A couple of other things to remember – make sure they feel safe in telling you their desires as well. Be willing to try new things with them that they may ask. Respect it if they say no and don’t push anyone into doing anything they don’t want.

And remember to never “yuck” someone’s “yum”. We all have some form of kink or a fetish that just does it for us. As long as it is legal, enjoy! You deserve to be happy and fulfilled in your sex life as well as every other part of it!

Q: I’m having some issues with keeping “it” up. I can’t take viagra (for health reasons). Anything else I can do?

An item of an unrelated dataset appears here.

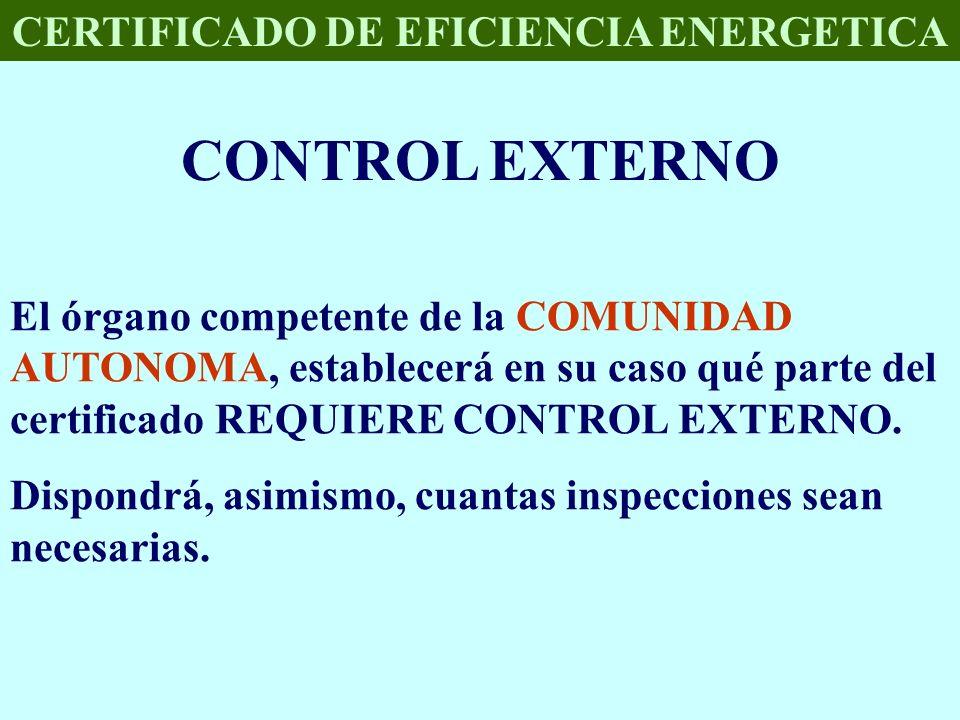 CERTIFICADO DE EFICIENCIA ENERGETICA CONTROL EXTERNO El órgano competente de la COMUNIDAD AUTONOMA, establecerá en su caso qué parte del certificado R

A: I will assume you have been to a doctor and there is nothing physically wrong with your ED (Erectile Dysfunction). The first thing I tell my clients who seek advice about ED, is to monitor your drinking. “Whiskey Dick” (drinking so much alcohol you can’t get it up) is a real thing. It can affect men at any age. So try cutting back your drinking on nights you think you’re going to get laid (besides no-one is turned on by a man who can’t hold his alcohol. Not a good look).

I also recommend meditation and breath work. This helps you get in touch with your body and can calm anxiety, which can also be a culprit for not being able to perform. Start with simple things, like feeling the water in the shower, being aware of your surroundings and several minutes of deep breath work with counting (Inhale 3, exhale 3. Inhale 5, exhale five. Keep going to about 10 and then count down).

If you are anxious about your performance, classes, books, coaches and therapist can all help you. Many men are now nervous because of watching so much porn. Just remember porn is NOT real. Yes it can be fun, but do not use it to measure yourself or your partner with.

Another alternative way to cope with ED is through hypnotherapy. But be sure you visit a certified therapist. There are no rules or US regulations for monitoring hypnotherapist, so do your homework.